(Contour annotation records)
══════

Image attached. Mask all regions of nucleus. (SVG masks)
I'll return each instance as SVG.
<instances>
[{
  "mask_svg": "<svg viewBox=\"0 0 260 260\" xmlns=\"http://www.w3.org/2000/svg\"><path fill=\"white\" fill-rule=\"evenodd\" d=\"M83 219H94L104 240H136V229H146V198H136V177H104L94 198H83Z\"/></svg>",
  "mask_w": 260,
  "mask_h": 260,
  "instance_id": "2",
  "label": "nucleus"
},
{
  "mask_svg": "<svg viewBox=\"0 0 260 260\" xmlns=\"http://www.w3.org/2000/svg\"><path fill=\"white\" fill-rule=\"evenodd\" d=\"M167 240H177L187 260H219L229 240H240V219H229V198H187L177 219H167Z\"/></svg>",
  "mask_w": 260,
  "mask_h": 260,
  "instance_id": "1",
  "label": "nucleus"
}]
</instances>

══════

(GOAL OF THE EXERCISE)
Output each line of the material above as one string in a JSON list. Leave out any blank lines.

(RESPONSE TO THIS TASK)
[
  "Image attached. Mask all regions of nucleus. (SVG masks)",
  "I'll return each instance as SVG.",
  "<instances>",
  "[{",
  "  \"mask_svg\": \"<svg viewBox=\\\"0 0 260 260\\\" xmlns=\\\"http://www.w3.org/2000/svg\\\"><path fill=\\\"white\\\" fill-rule=\\\"evenodd\\\" d=\\\"M83 219H94L104 240H136V229H146V198H136V177H104L94 198H83Z\\\"/></svg>\",",
  "  \"mask_w\": 260,",
  "  \"mask_h\": 260,",
  "  \"instance_id\": \"2\",",
  "  \"label\": \"nucleus\"",
  "},",
  "{",
  "  \"mask_svg\": \"<svg viewBox=\\\"0 0 260 260\\\" xmlns=\\\"http://www.w3.org/2000/svg\\\"><path fill=\\\"white\\\" fill-rule=\\\"evenodd\\\" d=\\\"M167 240H177L187 260H219L229 240H240V219H229V198H187L177 219H167Z\\\"/></svg>\",",
  "  \"mask_w\": 260,",
  "  \"mask_h\": 260,",
  "  \"instance_id\": \"1\",",
  "  \"label\": \"nucleus\"",
  "}]",
  "</instances>"
]